Nous on a quand même bien verrouillé le terrain dans le format du livre, le format des contributions, dans la longueur des citations… pour être sûrs de pouvoir être qualifiés de travail de commentaire scientifique, d’analyse d’un ouvrage. En gros on n’est pas juste des fans qui sont en train d’écrire “Harry Potter à l’école du droit”, on fait un travail de commentaire et de mise en perspective, et je crois que Blandine t’as eu des difficultés, ou en tout cas des inquiétudes similaires pour expliquer à la maison d’édition de J.K Rowling ce qu’était ton travail.
B : En fait non, j’ai pas eu du tout de mal à les convaincre de l’intérêt de publier mon travail, ils étaient même très enthousiastes. Et en même temps ils étaient terrorisés à l’idée que ça puisse tomber sous le coup de la loi. Ily a eu une étude juridique très sérieuse, on a fait le choix de ne mettre aucune citation tellement ils étaient paranoïaques, alors que comme tu le dis, les citations en deçà d’un certain pourcentage par rapport à l’ensemble c’est tout à fait légal. Apparemment, effectivement la Warner est très agressive et très tatillonne, c’est sûrement à la hauteur de la prolifération d’ouvrages qui sont écrits autour de Harry Potter.
Par exemple à l’origine le titre devait être « Harry Potter et le monde antique » et les juristes de Stock ont dit « Ça pastiche un peu les titres des ouvrages Harry Potter et…” donc on m’a demandé d’inverser. Idem pour la couverture, à l’origine c’était un phénix qui se battait avec un serpent, c’est une couverture qui avait été faite par ma fille qui a fait les illustrations à l’intérieur du livre, et finalement là encore Stock, paranoïaque, a fait changer l’illustration. Et finalement c’est donc un buste romain avec un chapeau de sorcier sur la tête. Mais bon moi j’avais pas du tout peur, je pense qu’à partir du moment où comme tu le dis c’est un travail universitaire d’analyse, les risques étaient nuls en fait. Mais bon.
V : Oui, donc c’est sûr qu’on a fait preuve d’une certaine prudence. Je sais pas si Péran et Quentin sont dans les parages parce que je me posais la question de leur ouvrage sur Game of Thrones, est-ce que vous avez eu des directives particulières de votre éditeur ou est-ce que vous êtes entrés en contact avec les créateurs de la série, ent out cas ceux qui détiennent leurs droits en France pour vous assurer que vous auriez pas de difficultés du point de vue de la publication de cet ouvrage qui est un ouvrage académique mais qui portait sur Game of Thrones qui était quand même une marque particulièrement protégée à l’époque ?
Quentin (Q) : Non, pour le coup on a effectivement pas eu de problème particulier avec Game of Thrones, avec l’éditeur en tout cas, parce que je pense qu’ils n’ont pas cherché du tout à savoir s’il y avait de problème là-dessus. On a utilisé la police sur la couverture, il y a la police officielle de Game of Thrones. On a pas pris d’image officielle du trône de fer, c’est une image sur un site d’image libre de droits qui ressemble un petit peu au trône de fer mais qui n’est pas un vrai trône de fer. Mais je pense que s’ils voulaient on pourrait avoir des ennuis avec ça, mais c’est tellement petit, dans le sens où ça pas vocation à paraître à des milliers d’exemplaires. Je pense pas que l’éditeur ne se fait de cheveux blancs par rapport à ça.

(Liste):
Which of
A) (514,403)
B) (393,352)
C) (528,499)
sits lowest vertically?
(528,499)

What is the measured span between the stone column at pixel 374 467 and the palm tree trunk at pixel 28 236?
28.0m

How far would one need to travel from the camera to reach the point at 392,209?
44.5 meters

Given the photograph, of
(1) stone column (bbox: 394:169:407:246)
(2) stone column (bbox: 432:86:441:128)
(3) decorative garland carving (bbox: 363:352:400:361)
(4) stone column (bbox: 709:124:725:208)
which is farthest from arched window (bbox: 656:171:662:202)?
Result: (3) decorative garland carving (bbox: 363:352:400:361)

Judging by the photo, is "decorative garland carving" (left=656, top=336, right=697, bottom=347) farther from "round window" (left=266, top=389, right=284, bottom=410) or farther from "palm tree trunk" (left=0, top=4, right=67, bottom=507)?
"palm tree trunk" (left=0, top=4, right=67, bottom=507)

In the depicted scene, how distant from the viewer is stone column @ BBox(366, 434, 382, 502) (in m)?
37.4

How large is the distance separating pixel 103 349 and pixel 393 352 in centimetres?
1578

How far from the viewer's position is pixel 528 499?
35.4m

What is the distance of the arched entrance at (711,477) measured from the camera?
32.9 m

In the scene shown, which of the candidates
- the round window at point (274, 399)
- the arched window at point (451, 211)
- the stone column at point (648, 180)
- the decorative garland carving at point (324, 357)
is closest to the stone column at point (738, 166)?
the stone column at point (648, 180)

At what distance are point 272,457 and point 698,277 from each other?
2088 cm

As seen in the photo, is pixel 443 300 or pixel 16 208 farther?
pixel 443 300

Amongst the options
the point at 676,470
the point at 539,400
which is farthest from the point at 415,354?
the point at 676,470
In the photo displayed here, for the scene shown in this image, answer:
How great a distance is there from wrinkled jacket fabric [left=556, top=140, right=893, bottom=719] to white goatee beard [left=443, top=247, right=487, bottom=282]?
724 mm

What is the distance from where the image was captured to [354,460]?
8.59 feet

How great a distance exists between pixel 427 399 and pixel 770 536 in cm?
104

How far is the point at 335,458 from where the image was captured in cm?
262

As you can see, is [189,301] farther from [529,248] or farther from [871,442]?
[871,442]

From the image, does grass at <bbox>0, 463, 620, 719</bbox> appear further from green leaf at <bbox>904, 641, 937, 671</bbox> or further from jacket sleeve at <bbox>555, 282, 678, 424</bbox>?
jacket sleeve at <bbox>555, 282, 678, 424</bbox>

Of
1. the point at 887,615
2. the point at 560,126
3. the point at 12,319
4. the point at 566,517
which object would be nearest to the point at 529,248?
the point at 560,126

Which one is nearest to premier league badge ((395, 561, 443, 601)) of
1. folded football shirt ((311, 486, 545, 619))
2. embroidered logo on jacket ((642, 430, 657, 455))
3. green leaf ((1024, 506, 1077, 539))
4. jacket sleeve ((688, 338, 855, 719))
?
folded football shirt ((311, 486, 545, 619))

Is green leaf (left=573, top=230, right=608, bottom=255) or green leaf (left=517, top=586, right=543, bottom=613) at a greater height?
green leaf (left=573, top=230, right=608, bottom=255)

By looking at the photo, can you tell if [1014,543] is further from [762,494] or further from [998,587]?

(À compléter):
**A.** Répondez aux questions suivantes sur l'extrait consacré à la publication d'ouvrages sur Harry Potter et Game of Thrones :
(i) Quel titre était prévu à l'origine pour l'ouvrage de Blandine ?
(ii) Que représente finalement la couverture de cet ouvrage ?
(iii) Selon Quentin, quelle police figure sur la couverture de l'ouvrage sur Game of Thrones ?
**B.** Extrayez de la liste chaque ligne qui contient le mot « shown », en tenant compte de la casse.
L'extrait et la liste proviennent de sources distinctes.

(Réponses aux consignes):
**A.**
(i) « Harry Potter et le monde antique »
(ii) Un buste romain avec un chapeau de sorcier sur la tête
(iii) La police officielle de Game of Thrones

**B.**
In the scene shown, which of the candidates
In the photo displayed here, for the scene shown in this image, answer:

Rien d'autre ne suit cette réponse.